Scene-based spatial questions

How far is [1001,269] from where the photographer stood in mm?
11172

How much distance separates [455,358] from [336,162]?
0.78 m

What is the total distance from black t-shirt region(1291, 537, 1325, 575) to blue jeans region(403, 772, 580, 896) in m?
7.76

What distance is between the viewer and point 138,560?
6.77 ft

◆ Short problem:
Convert the entries above into a Markdown table with two columns, "Row" and "Text". Put each non-blank line in its own numbered row and omit the blank lines.

◆ Solution to this exercise:
| Row | Text |
|---|---|
| 1 | How far is [1001,269] from where the photographer stood in mm? |
| 2 | 11172 |
| 3 | How much distance separates [455,358] from [336,162]? |
| 4 | 0.78 m |
| 5 | What is the total distance from black t-shirt region(1291, 537, 1325, 575) to blue jeans region(403, 772, 580, 896) in m? |
| 6 | 7.76 |
| 7 | What distance is between the viewer and point 138,560? |
| 8 | 6.77 ft |